Was there a way back? She drifted on and on. Perhaps the Sirash was what she really was; a disembodied presence, passing over life, aware of it, able to reach out and touch it, but separate. No, she could not accept that. Narak managed to care, and Beloff in his way; some of the others, too. She needed to find a new balance, a new way to be part of the world. For the moment she was a cut flower, a rootless decoration that would shrivel and die.
Something in the Sirash caught her attention and held it. Sparrows. A flock of sparrows in a field of corn. Her own creatures. She allowed them to distract her for a moment, but watched with growing fascination. She had never watched sparrows before. The corn was gone, harvested days ago, but the sparrows were among the broken straw, chaff and spilled grain. They boiled, swirled and swept around each other like a living cloud. In the Sirash they seemed a constellation of brightness, almost like a single living thing.
She watched, fascinated by the patterns, amazed by the unity of the movement. If she concentrated on a single bird the movement was erratic. It hopped, it pecked, it flew, it was startled, it was hungry; it was a collection of simple desires and actions. Yet if she drew back and watched the flock, hundreds of birds seemed to move as one, with the intelligence of a larger creature.

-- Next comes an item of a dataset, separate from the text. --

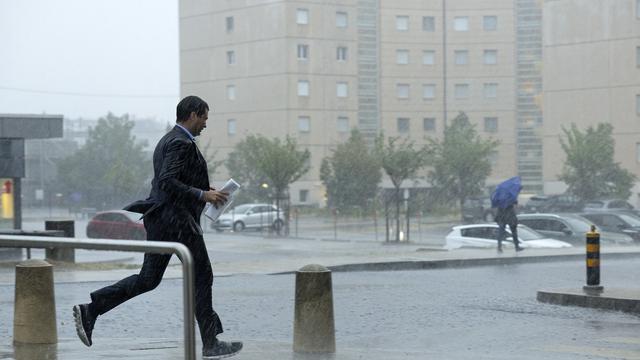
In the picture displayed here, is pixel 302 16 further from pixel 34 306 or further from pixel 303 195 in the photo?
pixel 34 306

Could it really be so simple?
Pascha was driven by her revelation. She was
filled with a reckless despair, and so she did what she would not have done a mere hour previously. She descended upon the flock of sparrows and merged with them. She became the flock.
At first it was more frightening than being in a single bird. The tiny idiot brightness of one sparrow was simpler than having a thousand eyes, a thousand ears, being in the midst of a cloud of wings. She struggled to focus, but the harder she tried, the more difficult it became. A single person was just not meant to see with so many eyes. There was nothing in her mind that could cope with the clutter of images. She let go and allowed the images to bombard her. Like a pile of leaves picked up in an autumn breeze, the images spun around her.